Proof: Graphs with perfect matchings need an even number of vertices, so the theorem is trivially true for odd $n$.

Now assume $n$ is even and $n \geq 6$. Let $G=(V,E)$ be the graph defined by:

  • Vertex set $V=\{X,Y\} \cup \{1,2,\ldots,n-2\}$, and
  • Edge set $E=\{Xt:t \in \{1,2,\ldots,n-2\}\} \cup \{Yt:t \in \{1,2,\ldots,n-2\}\}$.

We can readily see that the graph is indeed $2$-edge-connected.

We next observe that every edge has either $X$ or $Y$ as an endpoint.
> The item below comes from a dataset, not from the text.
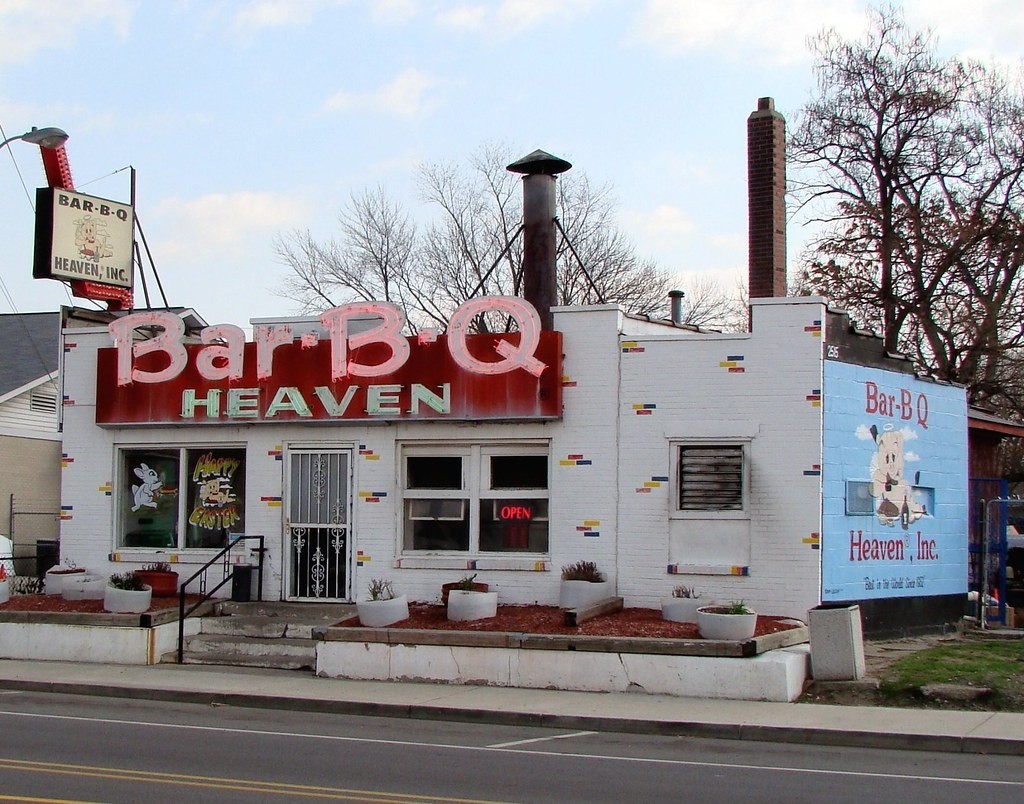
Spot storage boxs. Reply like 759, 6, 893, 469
986, 605, 1015, 627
Hence, if $G$ has a perfect matching, we must have that $|\{X,Y\}| \geq |\{1,2,\ldots,n-2\}|$, which is untrue since $n-2 \geq 4$. End Proof.
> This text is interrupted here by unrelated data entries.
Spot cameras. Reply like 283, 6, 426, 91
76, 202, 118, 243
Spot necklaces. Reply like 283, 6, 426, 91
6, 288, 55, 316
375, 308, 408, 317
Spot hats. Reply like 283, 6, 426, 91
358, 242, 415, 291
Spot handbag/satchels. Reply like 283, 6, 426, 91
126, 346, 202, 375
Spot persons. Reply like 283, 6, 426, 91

A 2-edge-connected graph with 6 vertices and no perfect matching Figure: a counter-example on $6$ vertices (drawn using Cytoscape).

This could alternatively be shown using Tutte's Theorem, which gives necessary and sufficient conditions for the existence of a perfect matching in a graph:

Tutte's Theorem: A graph $G=(V,E)$ has a perfect matching if and only if for every subset $U$ of $V$, the subgraph induced by $V \setminus U$ has at most $|U|$ connected components with an odd number of vertices.

Note: this construction also generalises to $k$-edge-connected, by replacing $\{X,Y\}$ with a set of size $k$. There will be some small exceptions, but for any fixed $k$, for all sufficiently large $n$ there will exist a $k$-edge-connected graph with no perfect matching.